Design phase (10 months)A principal research team was formed, consisting of four emergency pediatricians who were members of the SEUP Quality Improvement Working Group, with experience in patient safety and the use of the FMEA tool. Two nurses provided support during this phase. The team represented four hospitals of varying complexity, each with prior experience in patient safety and risk management, located in three different autonomous communities in Spain.

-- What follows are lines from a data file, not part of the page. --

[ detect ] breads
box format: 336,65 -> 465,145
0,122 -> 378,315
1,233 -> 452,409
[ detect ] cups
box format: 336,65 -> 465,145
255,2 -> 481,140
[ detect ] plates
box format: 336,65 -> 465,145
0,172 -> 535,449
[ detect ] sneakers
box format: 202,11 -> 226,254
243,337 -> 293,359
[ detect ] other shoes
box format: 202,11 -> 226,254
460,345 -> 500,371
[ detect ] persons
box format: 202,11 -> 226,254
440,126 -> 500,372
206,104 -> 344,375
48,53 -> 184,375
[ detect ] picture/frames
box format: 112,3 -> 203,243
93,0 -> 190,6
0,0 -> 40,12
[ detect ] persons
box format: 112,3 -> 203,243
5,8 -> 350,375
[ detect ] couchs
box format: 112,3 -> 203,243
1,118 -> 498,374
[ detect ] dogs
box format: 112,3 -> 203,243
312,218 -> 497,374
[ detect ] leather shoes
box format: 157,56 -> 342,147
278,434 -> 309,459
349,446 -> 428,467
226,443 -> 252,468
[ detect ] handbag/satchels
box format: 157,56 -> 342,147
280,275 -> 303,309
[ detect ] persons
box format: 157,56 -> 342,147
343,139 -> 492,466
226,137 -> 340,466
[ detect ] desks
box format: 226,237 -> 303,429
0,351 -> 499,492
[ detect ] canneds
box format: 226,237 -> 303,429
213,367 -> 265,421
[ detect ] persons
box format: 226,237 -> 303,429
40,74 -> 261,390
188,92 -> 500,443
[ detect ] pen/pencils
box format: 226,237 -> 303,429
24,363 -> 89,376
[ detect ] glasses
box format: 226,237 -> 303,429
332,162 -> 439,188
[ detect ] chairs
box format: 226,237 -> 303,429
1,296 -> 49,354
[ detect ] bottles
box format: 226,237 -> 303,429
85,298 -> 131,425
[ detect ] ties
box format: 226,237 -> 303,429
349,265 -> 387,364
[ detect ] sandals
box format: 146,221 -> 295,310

The first step was the definition of the processes and subprocesses of the care episode, from arrival at the PED to discharge. This was followed by the identification of failure modes (potential risks) in each of these processes using a combined approach: literature review, review of the risk maps previously developed in each participating center, analysis of reported incidents, and brainstorming.10,12–14 The possible causes and contributory factors for each identified failure mode were analyzed applying the classification of contributory factors proposed by the National Patient Safety Agency of the United Kingdom15 adapted to Spanish. The team also analyzed the potential adverse events or reactions that could occur if the failure mode was not detected before reaching the patient. The data were entered in a Microsoft Excel FMEA template. All the processes were reviewed and discussed by the principal research team, making the appropriate modifications until unanimous consensus was reached. The results of this design phase were gathered in the ‘Initial Risk Map’ document.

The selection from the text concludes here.